阅读摘录:
#####

Given an integer n where 1 ≤ n ≤ 30, generate the nth term of the count-and-say sequence.
Note: Each term of the sequence of integers will be represented as a string.
Example 1:
Input: 1 Output: "1"
Example 2:
Input: 4 Output: "1211"
这道题首先是要理解题意,其实就是1代表字符串"1",从2开始。从左到右统计上一个字符串的相同字符个数,比如5的话是”111221“,也就是从左到右是:3个‘1’,2个‘2’,1个‘1’,那么6就应该是"312211"。
直接上代码:
class Solution {
public:
string countAndSay(int n) {
string a[40];
a[0] = "1";
int count; //统计个数
for(int i = 0;i < n-1;++i)
{
int len = a[i].size();
count = 1; //最少应该是1个,而不是0
for(int j = 0;j < len;++j)
{
if(a[i][j] == a[i][j+1])

#####

数据摘录:

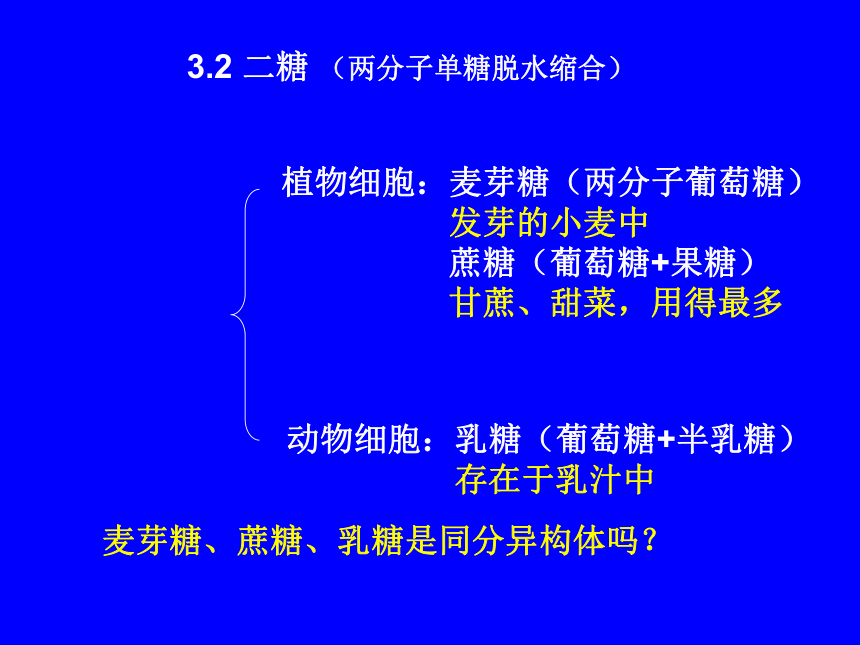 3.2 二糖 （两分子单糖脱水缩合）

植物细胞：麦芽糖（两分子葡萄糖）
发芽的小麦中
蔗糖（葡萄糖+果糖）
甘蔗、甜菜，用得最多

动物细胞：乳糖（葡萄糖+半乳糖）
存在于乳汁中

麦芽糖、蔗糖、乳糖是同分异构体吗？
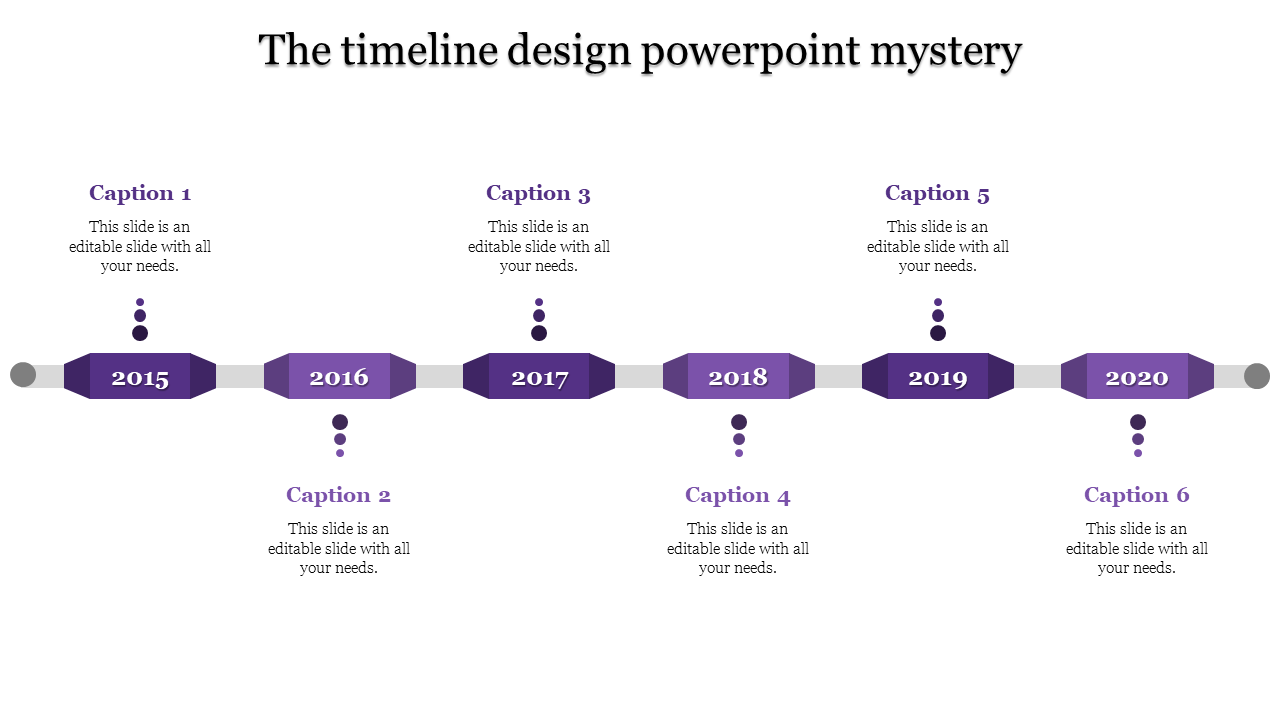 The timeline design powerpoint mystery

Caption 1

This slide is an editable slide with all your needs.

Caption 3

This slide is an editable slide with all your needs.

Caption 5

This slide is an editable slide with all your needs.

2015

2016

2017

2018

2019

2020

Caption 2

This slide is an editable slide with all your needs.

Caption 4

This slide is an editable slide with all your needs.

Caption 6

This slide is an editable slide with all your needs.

#####

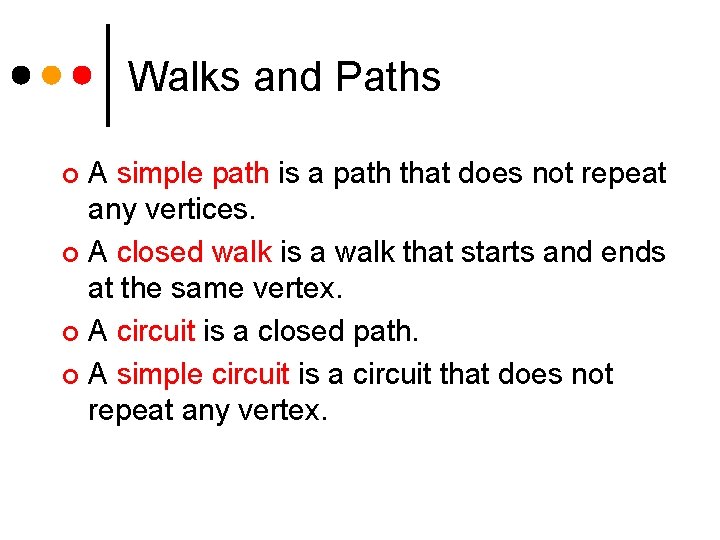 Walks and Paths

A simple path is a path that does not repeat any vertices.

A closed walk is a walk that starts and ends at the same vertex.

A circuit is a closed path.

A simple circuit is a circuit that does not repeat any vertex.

#####

任务说明 1: 请将阅读摘录中从“Given an integer”到“as a string.”之间的文字原样照录，首尾两处都包括在内。
任务说明 2: 阅读摘录中明确写出了报数数列的哪几项？请列出每一项的序号及其对应的字符串。

回复 1:
Given an integer n where 1 ≤ n ≤ 30, generate the nth term of the count-and-say sequence.
Note: Each term of the sequence of integers will be represented as a string.

回复 2:
- 第1项："1"
- 第4项："1211"
- 第5项："111221"
- 第6项："312211"